__Selected extract__
As will be described with reference to FIGS. 5A-5F, the LCF may be disposed locally with respect to the illumination source 130 (e.g., as a coating or layer applied directly to illumination source 130), and/or remotely with respect to the illumination source 130 (e.g., as a coating or layer applied to a surface of chamber wall 135). In some examples, the LCF may be disposed as a layer of LC material (e.g., a medium-persistence phosphor) locally on the LED dies in the illumination source 130. In such embodiments, the flux emitted into the light chamber may have a substantially attenuated peak-to-peak variation in intensity in response to a time-varying electrical excitation signal, such as a rectified 50 or 60 Hz voltage sine wave, for example. A medium-persistence phosphor may be a phosphor having a decay time (or decay half-life) that is longer than approximately 1 ms, and shorter than approximately 1 minute. A long persistence phosphor may be a phosphor having a decay time substantially longer than 10 minutes.

In some implementations, the LC filter may substantially reduce light intensity modulation associated with a light source operated at low excitation frequencies (e.g., about 50 Hz, 60 Hz, 70 Hz, . . . , 100 Hz, 120 Hz, . . . , 400 Hz) from a periodic or time-varying excitation amplitude.

FIG. 2 is an exemplary plot 200 of light modulation intensity produced by light source 100, illumination module 110, and/or illumination source 130 when excited by a time-varying full-wave rectified sinusoidal waveform. As depicted, plot 200 includes an exemplary electrical excitation plot 205 and an exemplary output light intensity plot 210. As shown, the electrical excitation plot 205 corresponds to a full-wave rectified sine waveform, which may correspond to the electrical waveform received by illumination source 130 of FIG. 1. The electrical excitation plot 205 may be plotted as a voltage, current, or energy (in units of volts, amperes, or watts on the y-axis) with respect to time (on the x-axis).

__Records supplied__

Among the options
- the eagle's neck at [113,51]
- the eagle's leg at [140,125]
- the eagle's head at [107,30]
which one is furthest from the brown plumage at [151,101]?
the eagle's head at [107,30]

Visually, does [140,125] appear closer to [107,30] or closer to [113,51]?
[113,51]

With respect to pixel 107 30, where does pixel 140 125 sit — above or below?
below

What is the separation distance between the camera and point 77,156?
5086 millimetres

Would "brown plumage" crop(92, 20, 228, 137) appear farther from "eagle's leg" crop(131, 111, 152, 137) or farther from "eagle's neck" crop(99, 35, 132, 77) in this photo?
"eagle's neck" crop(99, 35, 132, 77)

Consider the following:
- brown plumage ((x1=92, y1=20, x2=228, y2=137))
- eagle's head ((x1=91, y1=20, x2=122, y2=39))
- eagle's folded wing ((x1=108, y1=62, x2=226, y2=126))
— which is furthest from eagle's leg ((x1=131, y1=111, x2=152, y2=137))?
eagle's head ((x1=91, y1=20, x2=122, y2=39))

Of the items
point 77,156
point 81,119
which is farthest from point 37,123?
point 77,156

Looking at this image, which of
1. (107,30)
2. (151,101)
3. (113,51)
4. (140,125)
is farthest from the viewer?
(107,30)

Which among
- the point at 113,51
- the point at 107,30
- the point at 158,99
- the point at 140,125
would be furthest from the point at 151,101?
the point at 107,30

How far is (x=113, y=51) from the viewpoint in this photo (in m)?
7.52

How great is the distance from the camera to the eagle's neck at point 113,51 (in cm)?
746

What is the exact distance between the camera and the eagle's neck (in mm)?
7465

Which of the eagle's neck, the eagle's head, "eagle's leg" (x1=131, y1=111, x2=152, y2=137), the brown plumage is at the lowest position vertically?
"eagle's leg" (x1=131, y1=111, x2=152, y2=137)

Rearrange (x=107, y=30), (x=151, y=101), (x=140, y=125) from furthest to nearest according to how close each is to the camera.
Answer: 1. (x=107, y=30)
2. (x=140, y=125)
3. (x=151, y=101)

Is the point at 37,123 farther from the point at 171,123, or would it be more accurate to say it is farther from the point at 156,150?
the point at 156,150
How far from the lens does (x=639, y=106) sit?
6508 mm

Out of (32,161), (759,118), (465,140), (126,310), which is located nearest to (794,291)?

__Problem requirements__
Continue the patent passage on smoothing LED light flicker with a persistence-phosphor filter, starting right after its last sentence.

__Output for this task__
In response to receiving the full-wave rectified sine waveform, the illumination module 110 may produce an output illumination flux 137. In embodiments in which no LCF is present, the light intensity output by the illumination source 130 and the illumination module 100 may vary with a profile substantially similar to excitation plot 205. However, in embodiments in which the illumination module 110 includes a LCF, the illumination module may produce an output illumination flux 137 corresponding to variable light intensity plot 210. The light intensity is plotted in FIG. 2 as light intensity (on the y-axis) with respect to time (on the x-axis). At the peak intensity of the plot 210, the light intensity has a peak intensity value 215. Between peaks of the light intensity 210, the light intensity plot 210 decays to a minimum value as shown. The peak-to-peak swing in light intensity is depicted as an intensity ripple having an amplitude 220. The peak-to-peak swing in light intensity may be measured as the difference between the maximum (or peak) intensity value 215 and the minimum intensity value reached by the light intensity in each cycle. In various embodiments a ratio of the amplitude 220 to the peak intensity value 215 for a periodic electrical excitation may be about 30%, 29%, 28%, 27%, 26%, 25%, 24%, 23%, 22%, 21%, 20%, 19%, 18%, 17%, 16%, 15%, 14%, 13%, 12%, 11%, 10%, 9%, 8%, 7%, 6%, 5%, 4%, 3%, 2%, 1%, 0.5%, or about 0.1%.

For instance, some preferred examples may permit human-perceivable smooth turn-off performance in response to a light switch, for example, where the ratio may be selected to be in the range of, for example, 30% to 1%, or between about 26% and 3%, or 24% and 10%, or between about 20% and 14%.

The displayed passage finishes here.